O próximo passo é estabelecermos uma relação de confiança mínima para você acreditar em frases do tipo: o metrô de Moscou é o mais lindo do mundo. Isso não quer dizer que eu tenha percorrido todos os metrôs da Terra, nem esteja puxando a sardinha para a cidade que já visitei cinco vezes entre 1997 e 2010. Estou baseando a comparação com a observação de capitais da Europa ocidental, algumas metrópoles asiáticas e cidades mais conhecidas na América do Norte e do Sul.
Pronto. Tudo certo, agora, para você saber que, caso um dia esteja em Moscou, com um frio de rachar, não precisa ter pressa para voltar à superfície – siga no metrô por mais tempo, pois não faltarão coisas lindas para admirar em dezenas (lembre-se que não sou de exagerar) de estações. São paredes ornamentadas de mosaicos coloridos, tetos ornamentados com lustres suntuosos, séries de estátuas enormes, colunas de formatos surpreendentes e pisos de pedras nobres que dão vontade de andar de pantufas – só de mármore no chão são 340 mil metros quadrados.

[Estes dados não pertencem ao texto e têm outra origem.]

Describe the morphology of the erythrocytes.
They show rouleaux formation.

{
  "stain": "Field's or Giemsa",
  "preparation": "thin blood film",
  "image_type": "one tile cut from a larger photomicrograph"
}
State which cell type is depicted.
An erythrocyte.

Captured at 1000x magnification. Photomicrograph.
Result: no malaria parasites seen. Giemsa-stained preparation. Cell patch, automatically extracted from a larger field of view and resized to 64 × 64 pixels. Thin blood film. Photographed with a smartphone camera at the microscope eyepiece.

O metrô mais lindo do planeta foi inaugurado em 15 de maio de 1935, com dez estações em uma linha. Atualmente, são 232 estações em 12 linhas, 346 quilômetros de trilhos, 8,5 milhões de passageiros diários (maior volume de passageiros do planeta), viajando a uma velocidade média (incluindo as paradas) de 41,6 km/h – com intervalo de minuto e meio entre um trem e outro na plataforma. Para dar conta do recado, o metrô moscovita emprega 57 mil pessoas. Mas, camarada, por que diabos esse metrô ficou bonito desse jeito?

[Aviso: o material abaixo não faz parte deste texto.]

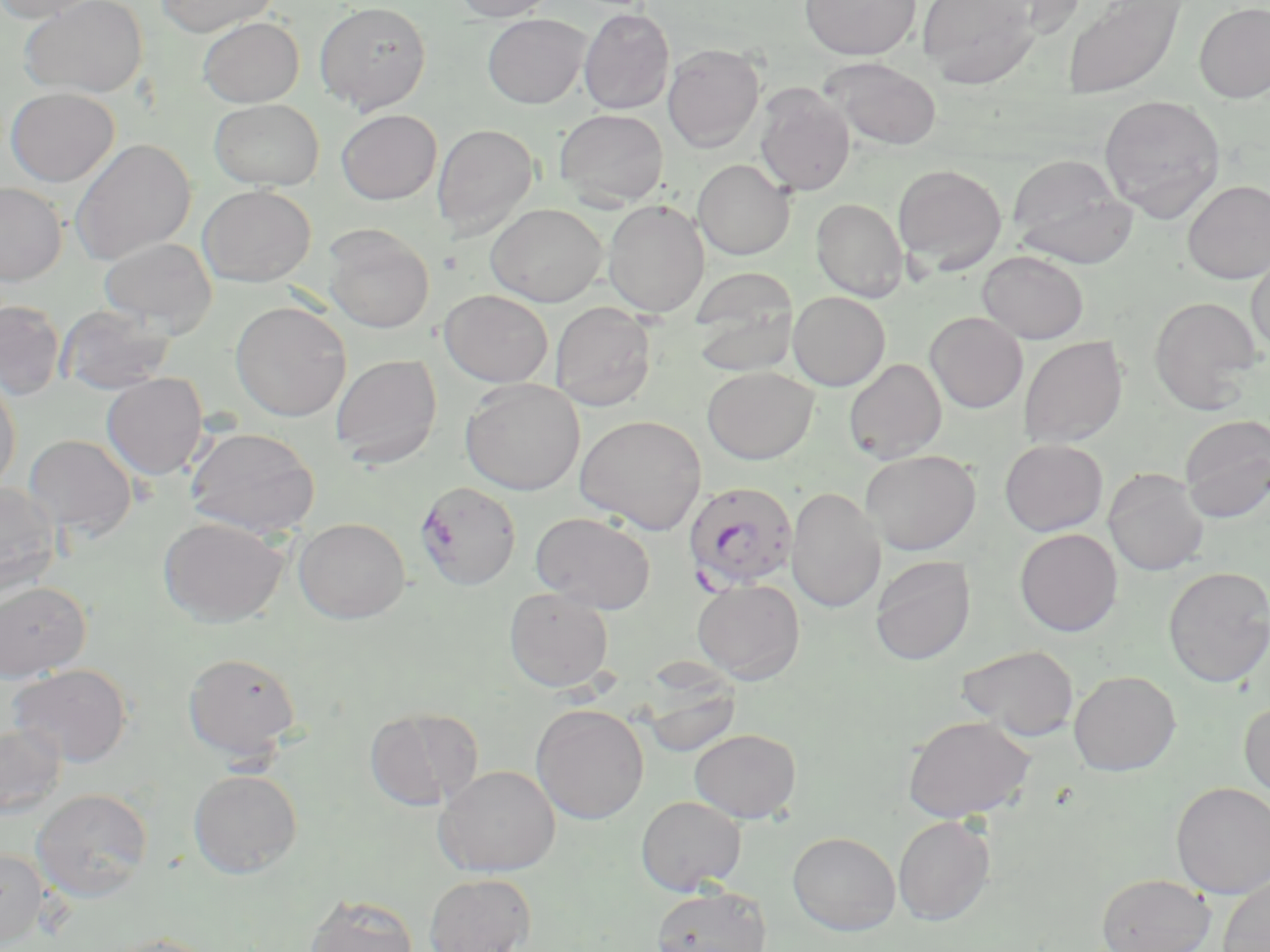

Approximate bounding boxes as (x1, y1, x2, y2) in pixels. Uninfected red blood cell locations: (0, 0, 103, 23), (20, 0, 148, 99), (157, 0, 278, 36), (454, 0, 558, 21), (800, 0, 920, 60), (917, 0, 1040, 88), (979, 0, 1086, 37), (1062, 0, 1185, 98), (315, 2, 431, 114), (1194, 3, 1270, 103), (578, 7, 675, 114), (482, 14, 590, 108), (198, 17, 304, 107), (663, 43, 764, 152), (823, 58, 942, 150), (754, 84, 856, 197), (5, 87, 119, 187), (1100, 94, 1225, 221), (209, 99, 324, 190), (554, 108, 668, 208), (336, 109, 441, 204), (432, 123, 538, 237), (70, 138, 196, 265), (1007, 154, 1137, 268), (693, 159, 795, 260), (892, 164, 1007, 274), (1183, 180, 1270, 284), (0, 182, 67, 285), (198, 184, 315, 286), (811, 198, 908, 301), (602, 199, 710, 318), (486, 203, 607, 306), (323, 226, 435, 333), (100, 237, 217, 334), (977, 250, 1089, 343), (1247, 251, 1270, 357), (689, 270, 800, 375), (439, 289, 553, 387), (787, 291, 890, 390), (1148, 296, 1263, 413), (0, 299, 67, 400), (230, 300, 351, 421), (549, 302, 657, 411), (56, 305, 176, 395), (925, 312, 1028, 413), (1019, 336, 1128, 448), (330, 354, 443, 467), (844, 358, 947, 464), (702, 366, 819, 464), (101, 373, 208, 480), (0, 375, 21, 496), (461, 378, 585, 495), (574, 413, 707, 534), (1179, 414, 1270, 523), (184, 425, 320, 537), (22, 434, 137, 541), (999, 439, 1108, 536), (860, 450, 981, 555), (1104, 468, 1208, 575), (0, 481, 61, 599), (787, 486, 885, 613), (530, 512, 656, 612), (158, 517, 288, 627), (293, 517, 410, 623), (1014, 528, 1123, 636), (870, 555, 975, 665), (1163, 566, 1270, 687), (691, 579, 805, 683), (0, 581, 91, 681), (503, 587, 614, 692), (956, 644, 1079, 740), (183, 652, 301, 760), (9, 664, 133, 767), (1068, 670, 1180, 775), (643, 680, 740, 759), (1239, 699, 1270, 800), (531, 703, 649, 824), (364, 706, 482, 812), (902, 715, 1036, 822), (0, 723, 67, 819), (689, 728, 801, 823), (435, 765, 560, 877), (188, 768, 303, 878), (1170, 782, 1270, 898), (31, 788, 153, 902), (636, 795, 747, 895), (893, 815, 996, 925), (787, 831, 900, 935), (0, 848, 49, 946), (424, 873, 536, 952), (1096, 873, 1216, 952), (1218, 873, 1270, 952), (650, 884, 773, 952), (303, 893, 419, 952), (101, 933, 220, 952). Plasmodium falciparum-infected red blood cell locations: (415, 481, 521, 590), (682, 481, 799, 591). Slide-level diagnosis: Plasmodium falciparum. Optical microscopy. May-Grünwald-Giemsa-stained preparation. One field of a larger specimen. 1000x magnification. Thin blood film. Image is 1270×952 pixels.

Porque Josef Stalin quis assim. “A aristocracia construiu seus palácios. Nós vamos construir os nossos. Eles serão subterrâneos e servirão à classe operária.” Aí, reuniu os grandes arquitetos da ocasião com matéria-prima garimpada em cantos remotos dos rincões da antiga União Soviética. Nem mesmo durante os anos da Segunda Guerra Mundial, a obra do metrô foi paralisada – de 1941 a 1945, seis estações foram inauguradas. No momento em que a Alemanha ameaçava invadir o território soviético, as estações moscovitas viraram hospital e abrigo antiaéreo.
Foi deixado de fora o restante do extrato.